Il a une réponse évasive.
— Faut toujours que vous vous montiez le job, les flics !
J’ai la certitude intime que Monsieur m’a dit tout ce qu’il savait.
— Je vais te faire conduire dans une cellote plus confortable, décidé-je.
Il se rembrunit, ce qui est un exploit, vu la teinte de ses crins.

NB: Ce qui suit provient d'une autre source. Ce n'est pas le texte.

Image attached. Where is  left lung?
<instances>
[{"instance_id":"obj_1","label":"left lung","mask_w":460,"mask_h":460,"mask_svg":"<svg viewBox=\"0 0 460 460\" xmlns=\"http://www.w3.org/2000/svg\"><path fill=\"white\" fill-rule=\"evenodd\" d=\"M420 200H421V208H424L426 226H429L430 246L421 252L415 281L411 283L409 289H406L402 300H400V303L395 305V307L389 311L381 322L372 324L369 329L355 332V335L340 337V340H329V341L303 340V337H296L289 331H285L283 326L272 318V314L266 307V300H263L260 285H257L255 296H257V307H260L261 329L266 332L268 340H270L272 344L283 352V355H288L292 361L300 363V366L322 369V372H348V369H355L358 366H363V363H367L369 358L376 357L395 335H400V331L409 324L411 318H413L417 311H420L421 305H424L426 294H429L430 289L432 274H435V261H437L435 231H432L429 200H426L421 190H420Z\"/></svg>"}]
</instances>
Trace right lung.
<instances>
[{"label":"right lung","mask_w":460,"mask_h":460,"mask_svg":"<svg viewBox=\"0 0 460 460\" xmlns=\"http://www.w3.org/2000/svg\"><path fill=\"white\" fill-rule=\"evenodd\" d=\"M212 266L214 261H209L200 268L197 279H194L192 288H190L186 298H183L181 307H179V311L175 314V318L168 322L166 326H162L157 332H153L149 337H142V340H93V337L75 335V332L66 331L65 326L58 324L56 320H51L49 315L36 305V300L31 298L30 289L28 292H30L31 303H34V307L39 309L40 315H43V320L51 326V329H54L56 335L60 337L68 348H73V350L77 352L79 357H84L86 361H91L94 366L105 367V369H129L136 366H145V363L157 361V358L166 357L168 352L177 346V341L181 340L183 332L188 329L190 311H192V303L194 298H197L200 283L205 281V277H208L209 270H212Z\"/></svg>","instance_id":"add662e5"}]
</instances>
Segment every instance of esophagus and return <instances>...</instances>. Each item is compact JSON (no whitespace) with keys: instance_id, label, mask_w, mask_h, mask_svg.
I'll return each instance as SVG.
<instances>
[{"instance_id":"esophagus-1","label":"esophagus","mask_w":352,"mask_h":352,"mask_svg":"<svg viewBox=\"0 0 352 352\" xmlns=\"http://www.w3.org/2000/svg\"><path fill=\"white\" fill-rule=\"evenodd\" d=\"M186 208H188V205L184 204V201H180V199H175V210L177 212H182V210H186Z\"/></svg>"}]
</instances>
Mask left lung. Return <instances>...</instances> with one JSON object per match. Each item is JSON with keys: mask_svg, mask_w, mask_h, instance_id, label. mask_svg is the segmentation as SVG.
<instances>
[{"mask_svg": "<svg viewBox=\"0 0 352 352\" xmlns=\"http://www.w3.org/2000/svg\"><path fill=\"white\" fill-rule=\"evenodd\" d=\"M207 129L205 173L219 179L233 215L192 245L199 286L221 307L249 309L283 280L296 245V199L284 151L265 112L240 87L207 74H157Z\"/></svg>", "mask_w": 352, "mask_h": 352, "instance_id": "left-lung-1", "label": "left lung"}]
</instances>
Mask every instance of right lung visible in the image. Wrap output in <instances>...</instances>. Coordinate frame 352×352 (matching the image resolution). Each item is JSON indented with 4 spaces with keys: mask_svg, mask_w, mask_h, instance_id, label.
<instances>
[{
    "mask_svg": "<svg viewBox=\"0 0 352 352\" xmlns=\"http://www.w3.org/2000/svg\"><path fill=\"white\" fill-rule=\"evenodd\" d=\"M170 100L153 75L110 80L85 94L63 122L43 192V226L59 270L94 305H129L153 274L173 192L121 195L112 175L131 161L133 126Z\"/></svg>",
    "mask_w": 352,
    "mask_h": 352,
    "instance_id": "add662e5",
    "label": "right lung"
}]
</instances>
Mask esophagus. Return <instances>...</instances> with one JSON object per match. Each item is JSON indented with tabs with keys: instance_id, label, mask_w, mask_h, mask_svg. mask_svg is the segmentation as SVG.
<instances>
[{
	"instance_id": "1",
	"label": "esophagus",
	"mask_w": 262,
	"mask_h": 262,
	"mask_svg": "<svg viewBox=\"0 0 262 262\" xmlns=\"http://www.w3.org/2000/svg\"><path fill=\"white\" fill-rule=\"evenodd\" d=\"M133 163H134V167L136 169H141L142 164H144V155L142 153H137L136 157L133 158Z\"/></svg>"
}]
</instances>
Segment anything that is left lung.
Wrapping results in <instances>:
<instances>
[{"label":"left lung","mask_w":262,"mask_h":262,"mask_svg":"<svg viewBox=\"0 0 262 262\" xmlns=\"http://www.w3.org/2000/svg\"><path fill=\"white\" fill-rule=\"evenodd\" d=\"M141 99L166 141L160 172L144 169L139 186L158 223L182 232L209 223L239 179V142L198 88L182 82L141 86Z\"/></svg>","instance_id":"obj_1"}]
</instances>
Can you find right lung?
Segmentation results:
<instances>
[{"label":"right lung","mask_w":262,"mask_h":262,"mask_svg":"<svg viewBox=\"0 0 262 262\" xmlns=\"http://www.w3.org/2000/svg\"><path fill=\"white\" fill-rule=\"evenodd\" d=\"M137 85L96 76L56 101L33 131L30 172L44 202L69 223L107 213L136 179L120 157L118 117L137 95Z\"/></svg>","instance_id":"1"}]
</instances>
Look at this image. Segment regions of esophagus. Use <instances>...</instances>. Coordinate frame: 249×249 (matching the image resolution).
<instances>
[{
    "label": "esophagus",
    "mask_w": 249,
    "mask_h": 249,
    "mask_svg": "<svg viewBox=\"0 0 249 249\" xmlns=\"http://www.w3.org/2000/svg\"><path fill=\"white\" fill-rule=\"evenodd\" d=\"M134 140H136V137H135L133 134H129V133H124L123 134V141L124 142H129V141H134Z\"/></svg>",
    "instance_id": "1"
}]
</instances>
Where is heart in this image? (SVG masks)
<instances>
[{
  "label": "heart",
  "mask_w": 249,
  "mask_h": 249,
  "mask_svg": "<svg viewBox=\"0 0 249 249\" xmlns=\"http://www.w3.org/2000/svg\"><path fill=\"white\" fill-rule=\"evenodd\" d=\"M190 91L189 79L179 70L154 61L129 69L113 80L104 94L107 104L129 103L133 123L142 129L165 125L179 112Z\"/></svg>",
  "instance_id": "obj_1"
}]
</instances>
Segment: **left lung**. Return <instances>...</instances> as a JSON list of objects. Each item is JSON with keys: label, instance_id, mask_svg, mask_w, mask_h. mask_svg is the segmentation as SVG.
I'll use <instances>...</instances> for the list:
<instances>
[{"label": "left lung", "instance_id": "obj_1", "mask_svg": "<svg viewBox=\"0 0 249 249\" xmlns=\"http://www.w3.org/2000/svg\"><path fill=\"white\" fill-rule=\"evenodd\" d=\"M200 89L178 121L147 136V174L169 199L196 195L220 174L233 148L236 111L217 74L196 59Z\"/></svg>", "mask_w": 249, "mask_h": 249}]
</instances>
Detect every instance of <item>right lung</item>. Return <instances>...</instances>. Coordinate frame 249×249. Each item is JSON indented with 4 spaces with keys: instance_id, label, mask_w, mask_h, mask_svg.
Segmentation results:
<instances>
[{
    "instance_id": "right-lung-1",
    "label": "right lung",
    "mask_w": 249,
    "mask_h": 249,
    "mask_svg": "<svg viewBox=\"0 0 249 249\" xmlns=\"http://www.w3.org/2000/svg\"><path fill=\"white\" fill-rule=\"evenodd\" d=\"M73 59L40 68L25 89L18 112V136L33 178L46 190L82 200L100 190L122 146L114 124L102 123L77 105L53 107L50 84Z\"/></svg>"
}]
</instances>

— Parce que vous me conservez au mitard ?
— Ben alors, qu’est-ce que tu croyais, bonhomme ? Qu’on allait te faire reconduire chez toi dans une voiture de maître ?
— Si vous me bouclez, je veux un bavard !
— Demain on prendra les dispositions. Il est très tard, tu sais. Même les vrais barbeaux font dodo.
Je le fais driver à l’étage supérieur, dans la cage à poule. Là, au moins, il y a de la lumière, de la chaleur et un banc pour s’allonger.
— T’auras qu’à dire ce que tu prends au petit déjeuner, plaisanté-je, on est à ta disposition.
Mathias rentre avec des flocons de neige dans ses crins incandescents. On s’étonne que sa tignasse rousse ne les fasse pas fondre aussitôt.
— Saloperie de temps, rouspète-t-il. Le froid a cessé d’un seul coup et voilà qu’il s’est mis à en tomber des paquets !
— Comment va Pâquerette ?
— Pas mal. Il a repris connaissance à l’hosto et j’ai pu enregistrer une première déclaration.
Mathias s’ébroue, pose son imper doublé et tire de ses profondes un petit carnet à brochure spirale.